#### [YOUR GOAL]
Reproduce the listing exactly and skip over any pictures.

#### [COLLECTED DATA]
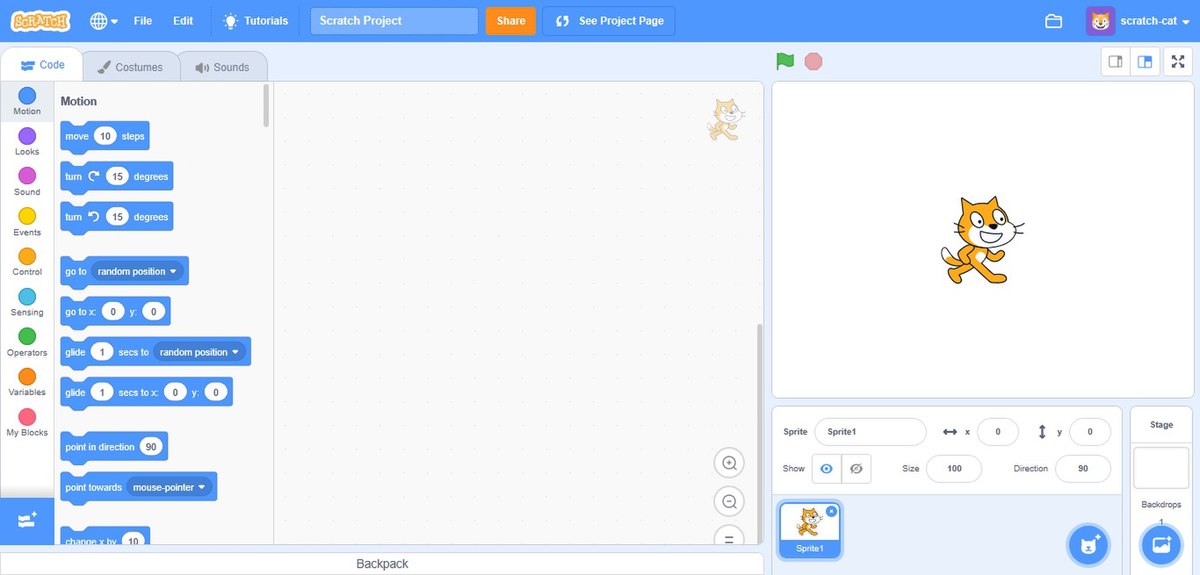 Escritorio de Scratch
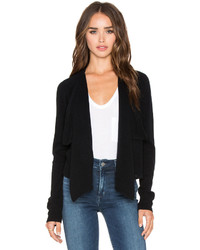 Vince Rolled Edge Drape Front Cardigan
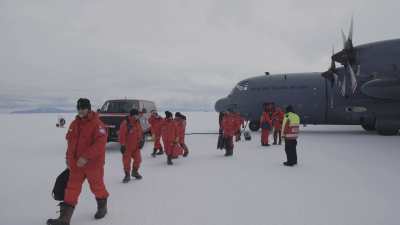 Posé à McMurdo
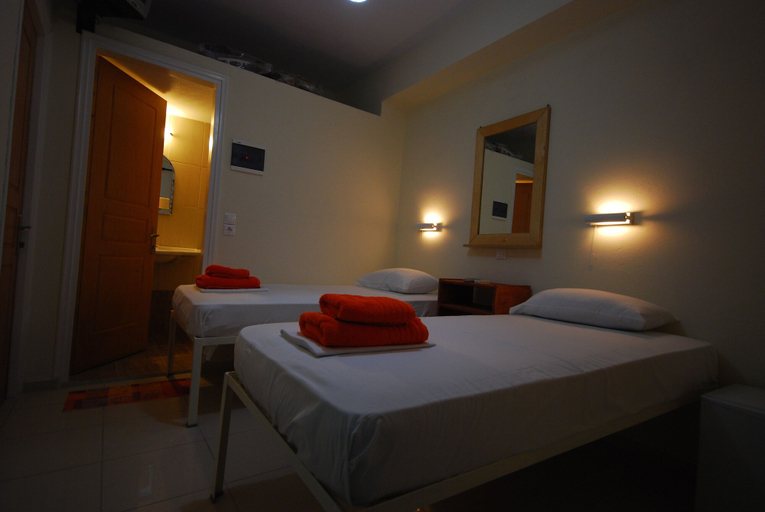 Bedroom 5, Santorini Camping Rooms, South Aegean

#### [OUTPUT]
 Escritorio de Scratch
 Vince Rolled Edge Drape Front Cardigan
 Posé à McMurdo
 Bedroom 5, Santorini Camping Rooms, South Aegean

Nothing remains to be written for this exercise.